Solution Explanation: Split Array With Same Average

This problem asks whether we can partition an array into two non-empty subarrays with equal averages. A naive approach of checking all possible partitions is computationally expensive (exponential time). The optimal solution uses a clever combination of mathematical manipulation, bit manipulation, and a hash set to achieve a significantly faster runtime.

Mathematical Simplification:

The core idea is to simplify the problem. Instead of directly comparing averages, we can work with sums. Let:

• nums: The input array
• n: The length of nums
• s: The sum of all elements in nums
• k: The number of elements in subarray A
• s1: The sum of elements in subarray A
• s2: The sum of elements in subarray B

If the averages are equal, then: s1 / k = s2 / (n - k)

This simplifies to: s1 * (n - k) = s2 * k

Since s1 + s2 = s, we get: s1 * (n - k) = (s - s1) * k

Solving for s1: s1 = s * k / n

This means we need to find a subarray with a sum equal to s * k / n. However, this involves floating-point arithmetic which can lead to precision issues. To avoid this, we perform a crucial step:

We multiply every element in nums by n. This transforms the equation to: s1 * n = s * k. Now, the problem becomes finding a subarray whose sum is a multiple of s. We subtract s from each element after scaling, effectively searching for a subarray whose sum is 0.

Algorithm:

1. Preprocessing: Calculate the sum s of nums. Multiply each element in nums by n and subtract s. This converts the problem into searching for a subarray with sum 0.

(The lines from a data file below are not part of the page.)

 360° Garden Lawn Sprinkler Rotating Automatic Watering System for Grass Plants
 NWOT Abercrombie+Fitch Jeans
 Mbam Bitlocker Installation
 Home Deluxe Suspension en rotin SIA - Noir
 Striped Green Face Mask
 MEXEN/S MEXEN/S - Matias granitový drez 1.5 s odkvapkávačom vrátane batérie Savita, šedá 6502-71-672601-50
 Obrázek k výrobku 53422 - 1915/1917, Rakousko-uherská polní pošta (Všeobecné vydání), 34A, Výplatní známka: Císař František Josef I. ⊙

2. Divide and Conquer: Split the modified nums into two halves (left and right).

3. Bitmask Enumeration (for each half): Iterate through all possible subarrays in the left and right halves using bit manipulation (bitmasks). Each bit in the mask represents whether or not to include an element in the subarray. The sum of the selected elements is calculated efficiently.

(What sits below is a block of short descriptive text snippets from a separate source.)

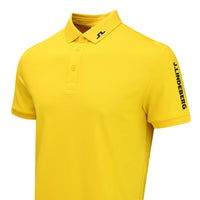 J.Lindeberg Golf Shirt - Tour Tech Pique Reg. Fit - Bumblebee 2026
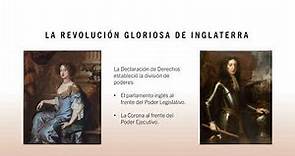 Revolucion gloriosa en Inglaterra (1688-1689)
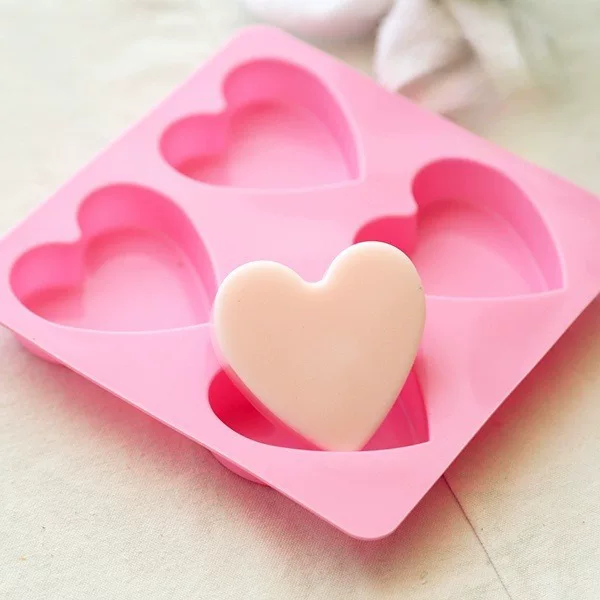 Acrylic compact handmade soap, silicone mold reusable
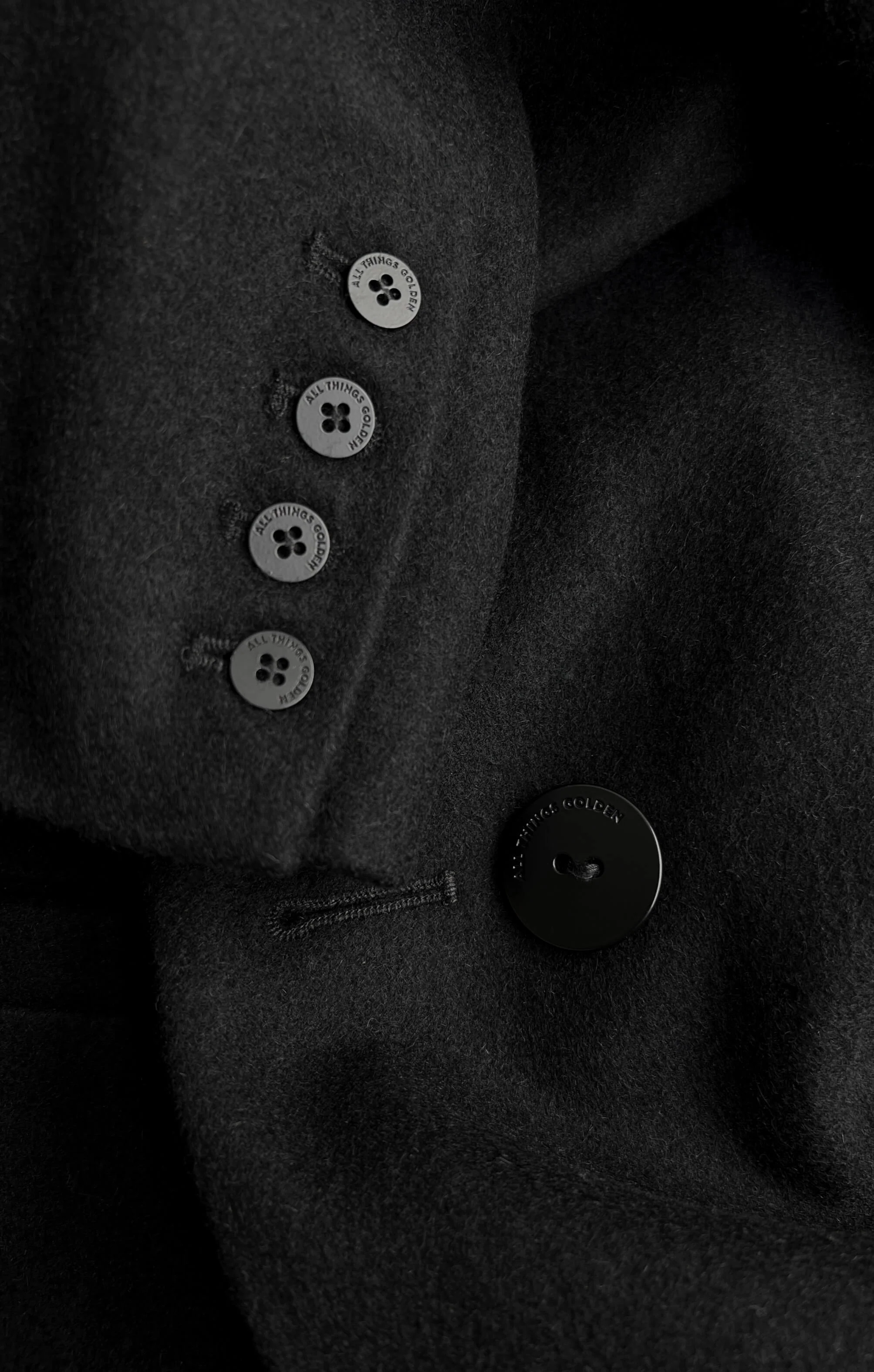 THE LONGLINE CLASSIC COAT - BLACK - Image 10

4. Hash Set: Store the sums of all subarrays in the left half in a hash set (vis).

5. Check for 0 or Opposite: For each subarray sum in the right half:

   • If the sum is 0, we have found a solution.
   • Check if the negative of the sum is present in the hash set (vis). If it is, we have found two subarrays with equal and opposite sums after the transformation; meaning the original subarrays have the same average.

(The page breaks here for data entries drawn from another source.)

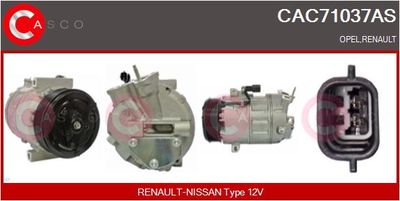 CASCO CAC71037AS Компрессор кондиционера  для RENAULT LAGUNA II Grandtour (KG0/1_) 2.0 dCi (KG1T)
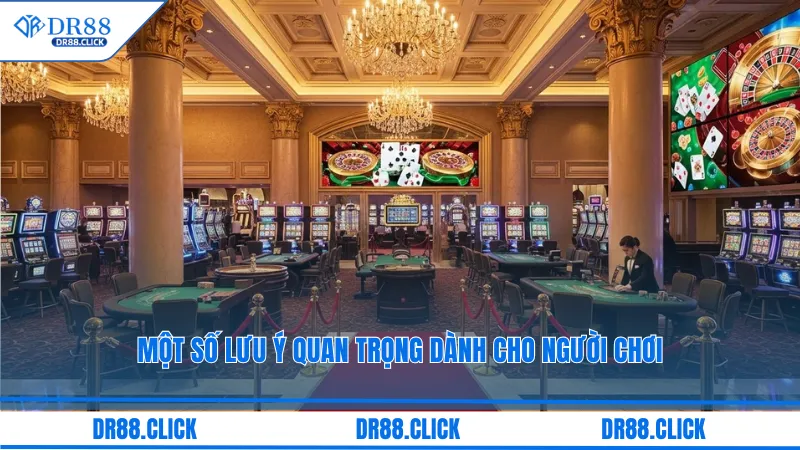 Một số lưu ý quan trọng dành cho người chơi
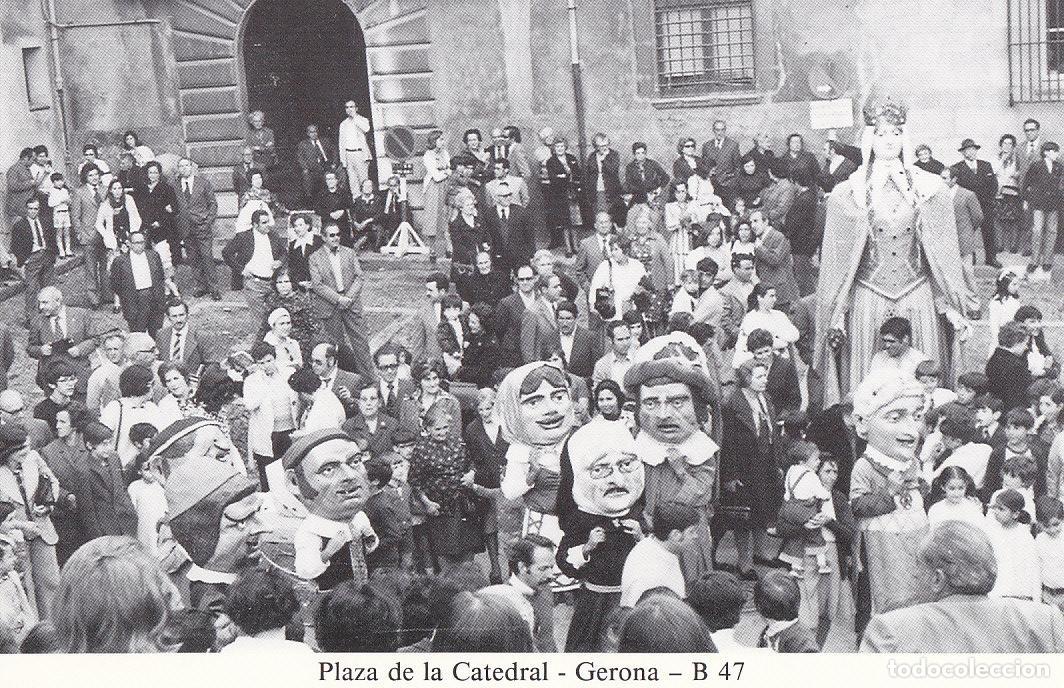Cartoline: Postal 62311 : Plaza de la Catedral - Gerona - Varios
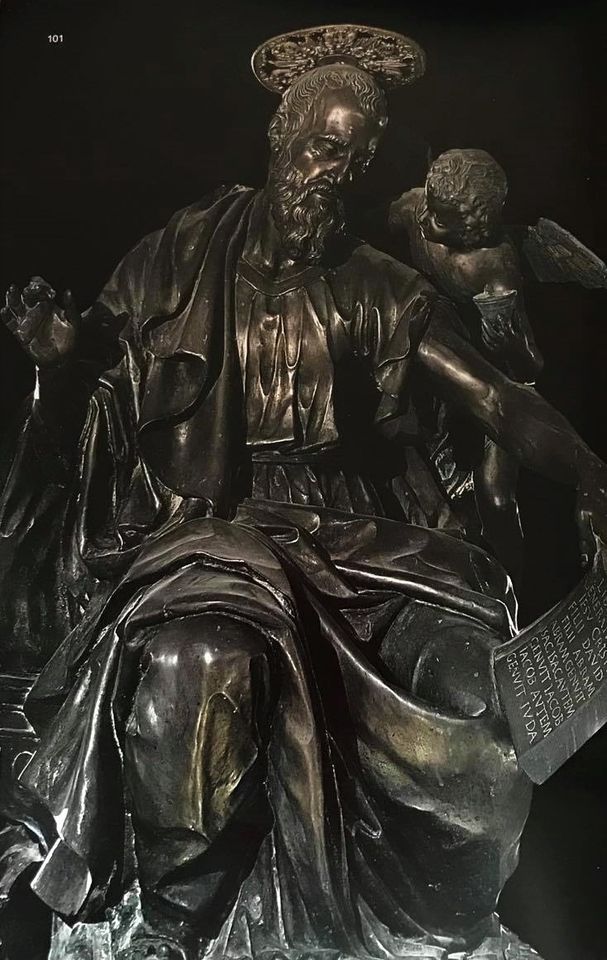SALERNO – Cattedrale di san Matteo. La cripta, statua di san Matteo  #laculturanonsiferma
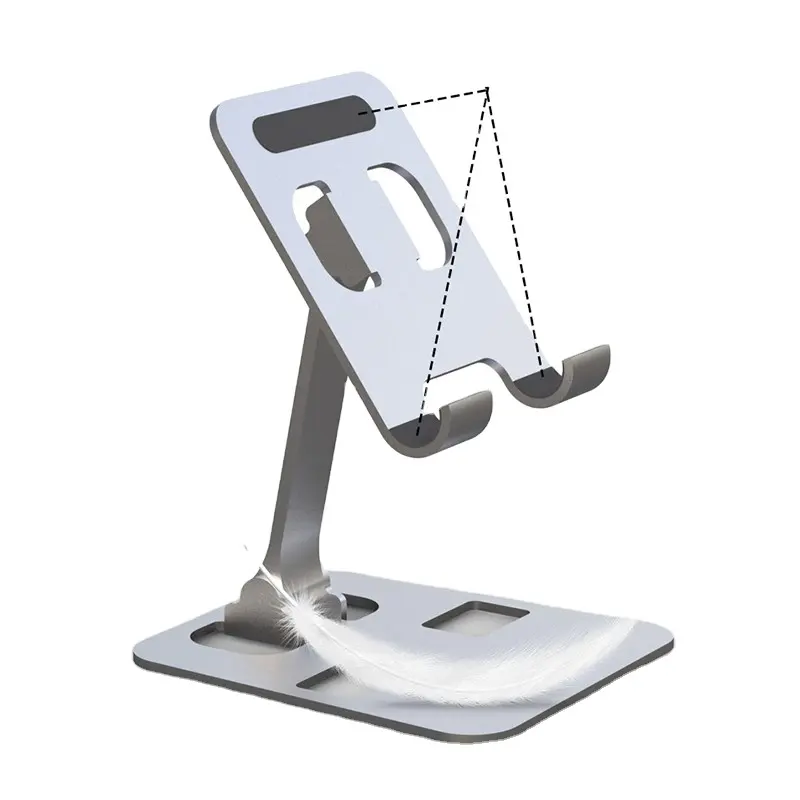 portable cute adjustable mini desk metal aluminum alloy table mobile stand for phones foldable stand for cell phone stand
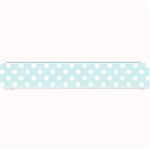 Polka Dots - White on Light Cyan Small Bar Mat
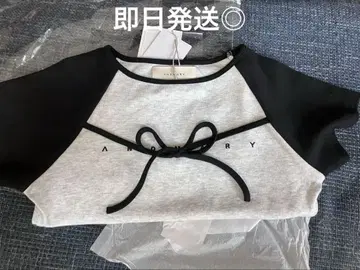 andmary Alma 리본 tops gray
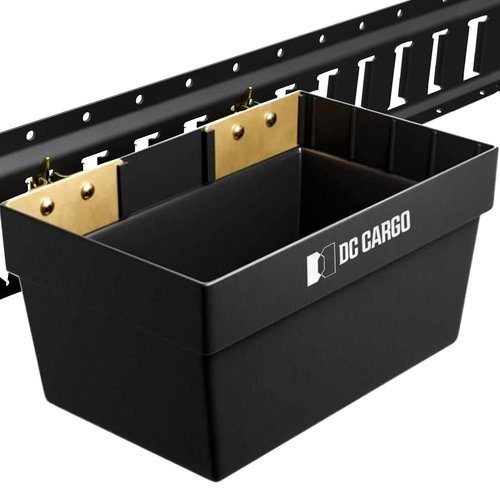 DC Cargo Mall E Track Storage Bin 2 Pack - Thick Plastic for Holding Heavy Items - 13" x 7-1/8" x 6-1/2" Etrack Accessories Storage Box for Trucks and Warehouses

Time and Space Complexity:

• Time Complexity: O(n * 2^(n/2)). The dominant factor is the bitmask enumeration on the two halves of the array.

• Space Complexity: O(2^(n/2)). The hash set (vis) stores sums of subarrays from one half of the array. In the worst case, it can contain all possible sums.

Code (Python):

class Solution:
    def splitArraySameAverage(self, nums: List[int]) -> bool:
        n = len(nums)
        if n == 1:
            return False
        s = sum(nums)
        for i, v in enumerate(nums):
            nums[i] = v * n - s
        m = n >> 1
        vis = set()
        for i in range(1, 1 << m):
            t = sum(v for j, v in enumerate(nums[:m]) if i >> j & 1)
            if t == 0:
                return True
            vis.add(t)
        for i in range(1, 1 << (n - m)):
            t = sum(v for j, v in enumerate(nums[m:]) if i >> j & 1)
            if t == 0 or (i != (1 << (n - m)) - 1 and -t in vis):
                return True
        return False

The code in other languages (Java, C++, Go) follows a similar structure, employing the same algorithm and data structures. The primary differences are syntax and standard library functions used for summing, hash sets, and bit manipulation.